EXERCISE - Each record, word for word and stripped of pictures, is what the answer should contain.

☆ ☆ ☆

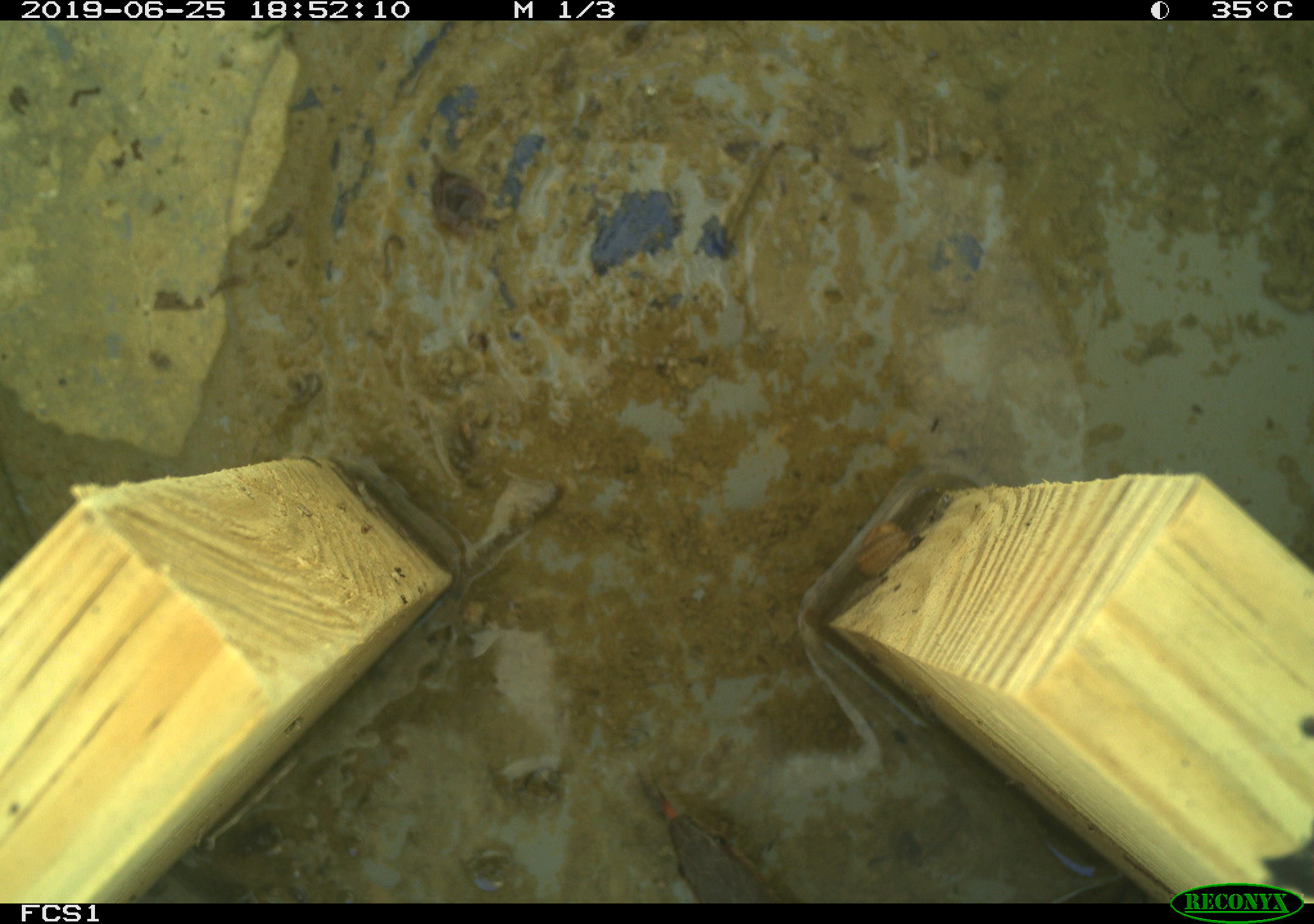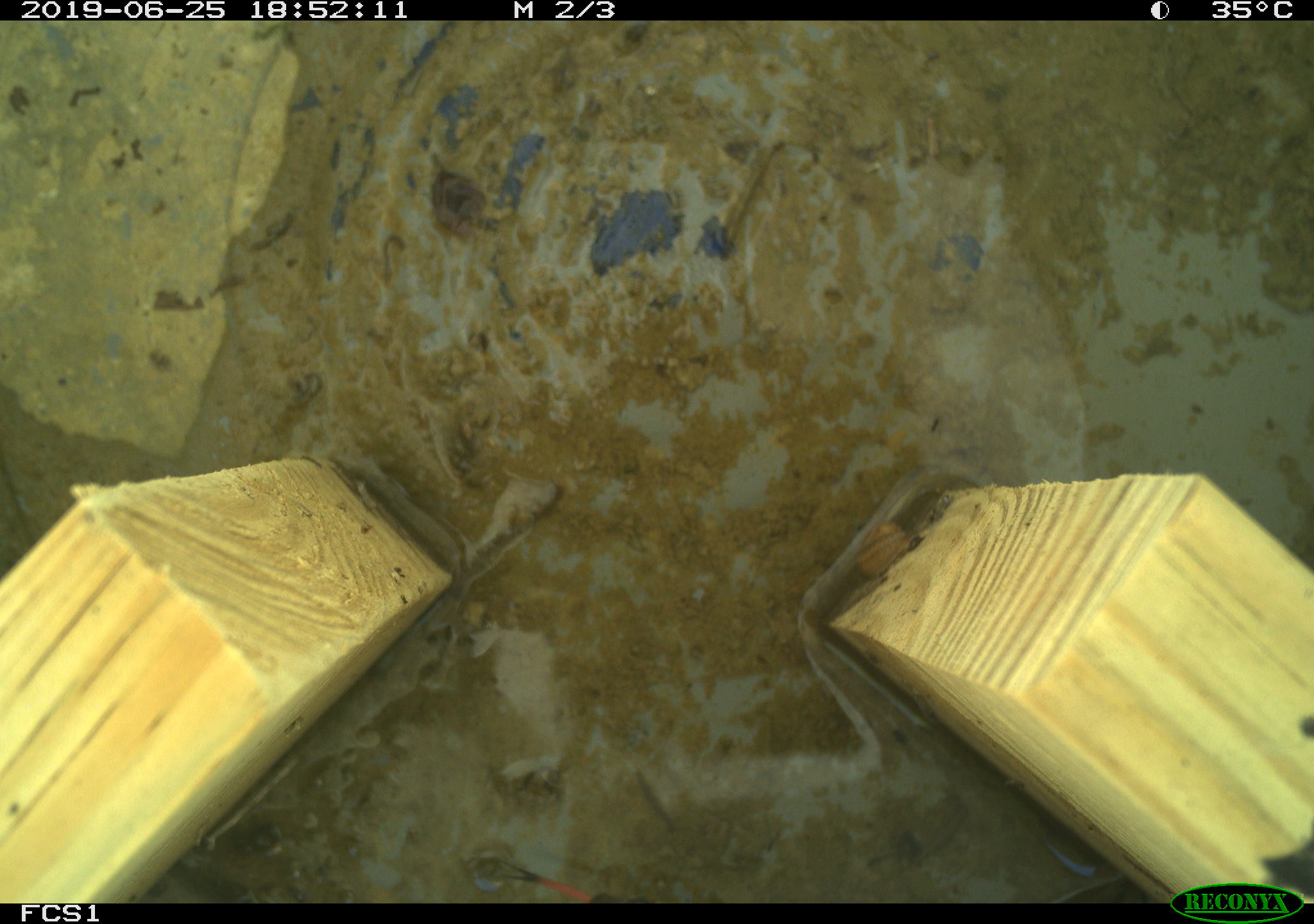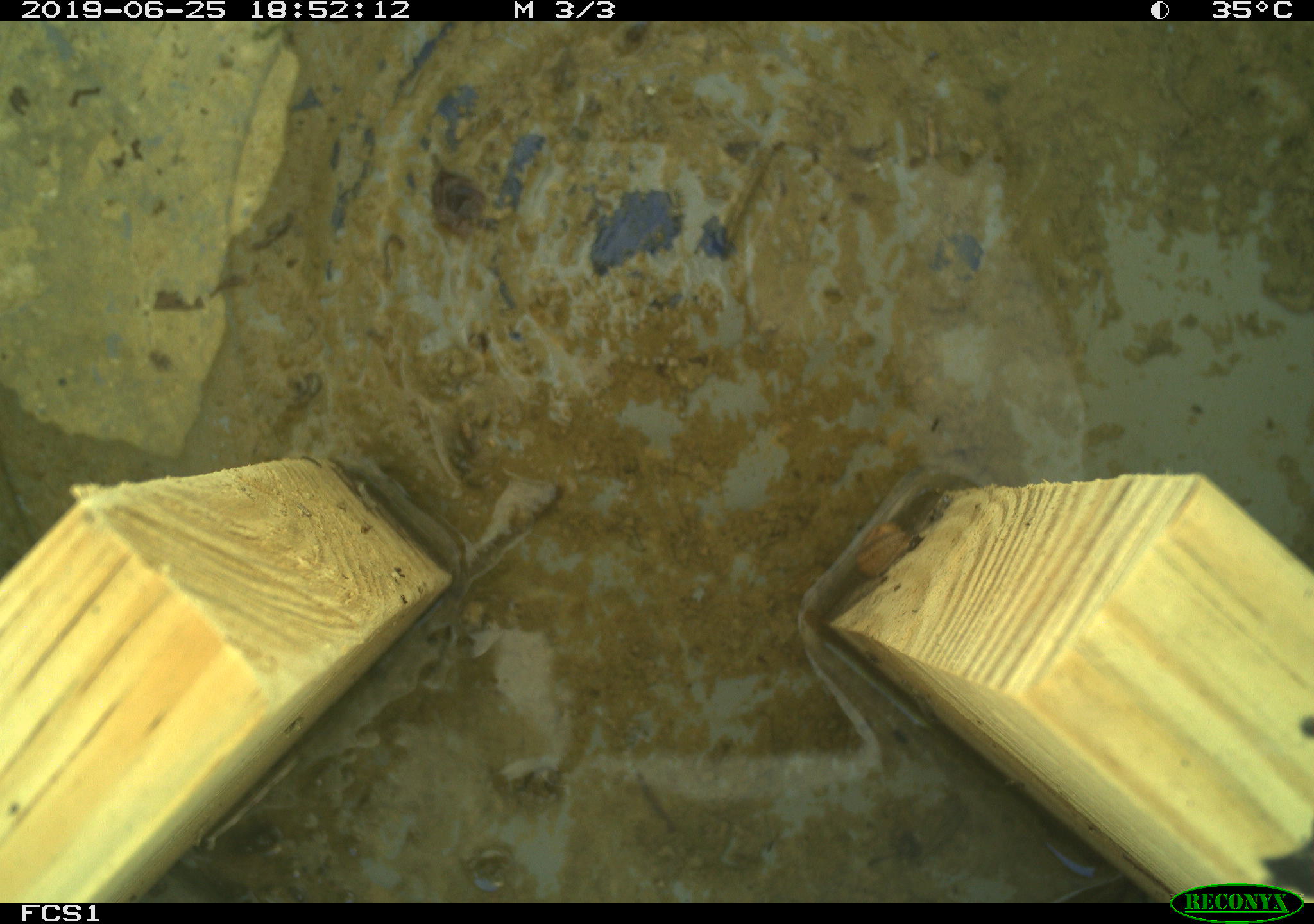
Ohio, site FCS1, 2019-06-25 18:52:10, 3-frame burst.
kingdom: Animalia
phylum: Chordata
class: Reptilia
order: Squamata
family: Colubridae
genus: Thamnophis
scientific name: Thamnophis sirtalis sirtalis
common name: eastern gartersnake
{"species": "eastern gartersnake (Thamnophis sirtalis sirtalis)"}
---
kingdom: Animalia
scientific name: Animalia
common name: animal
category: invertebrate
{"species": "invertebrate (animal) (Animalia)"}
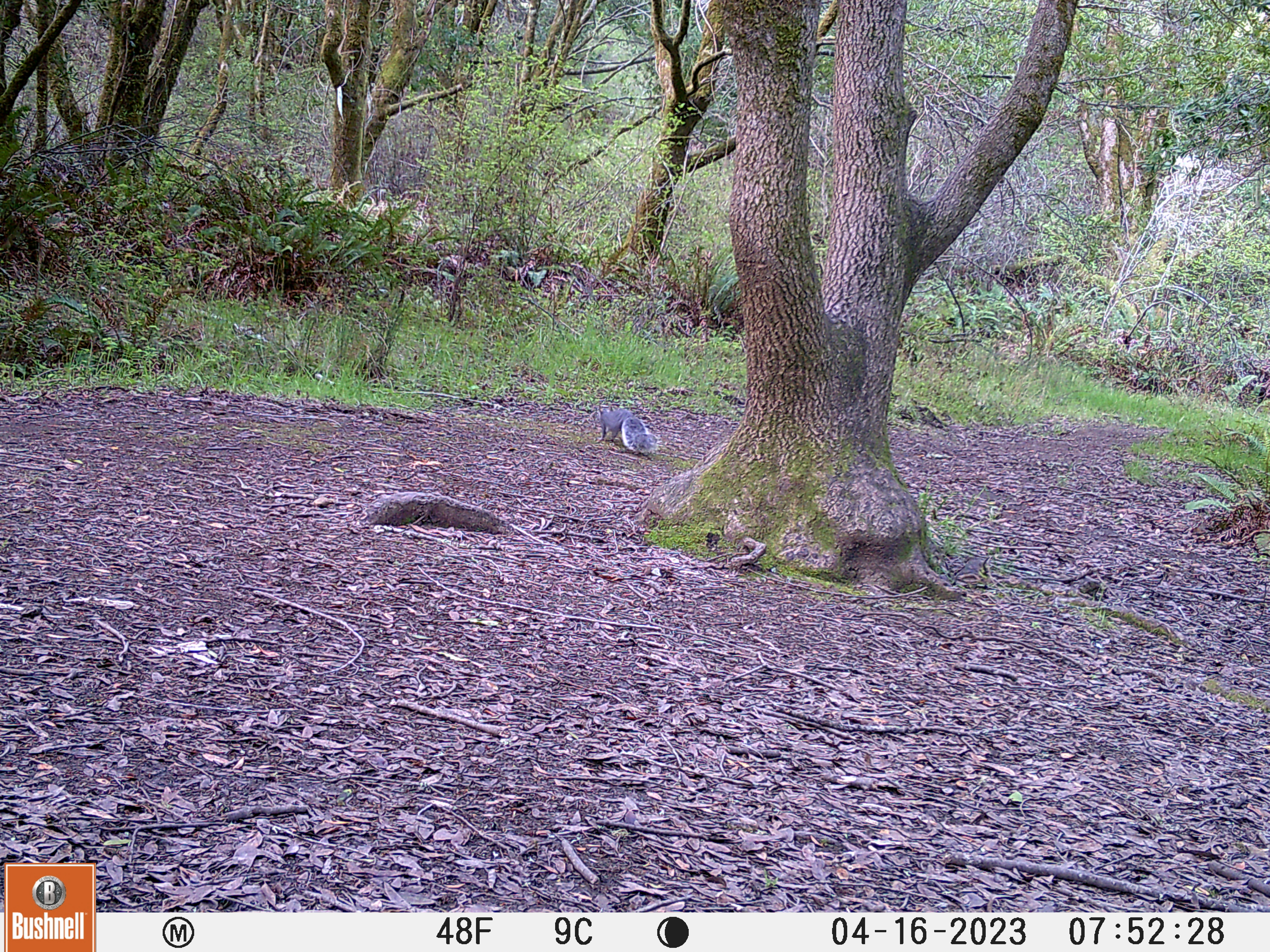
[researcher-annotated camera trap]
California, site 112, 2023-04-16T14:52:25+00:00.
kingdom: Animalia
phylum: Chordata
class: Mammalia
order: Rodentia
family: Sciuridae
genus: Sciurus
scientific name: Sciurus griseus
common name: western gray squirrel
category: western grey squirrel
Western grey squirrel (western gray squirrel) (Sciurus griseus).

☆ ☆ ☆

TASK ANSWER -
Ohio, site FCS1, 2019-06-25 18:52:10, 3-frame burst.
kingdom: Animalia
phylum: Chordata
class: Reptilia
order: Squamata
family: Colubridae
genus: Thamnophis
scientific name: Thamnophis sirtalis sirtalis
common name: eastern gartersnake
{"species": "eastern gartersnake (Thamnophis sirtalis sirtalis)"}
---
kingdom: Animalia
scientific name: Animalia
common name: animal
category: invertebrate
{"species": "invertebrate (animal) (Animalia)"}
[researcher-annotated camera trap]
California, site 112, 2023-04-16T14:52:25+00:00.
kingdom: Animalia
phylum: Chordata
class: Mammalia
order: Rodentia
family: Sciuridae
genus: Sciurus
scientific name: Sciurus griseus
common name: western gray squirrel
category: western grey squirrel
Western grey squirrel (western gray squirrel) (Sciurus griseus).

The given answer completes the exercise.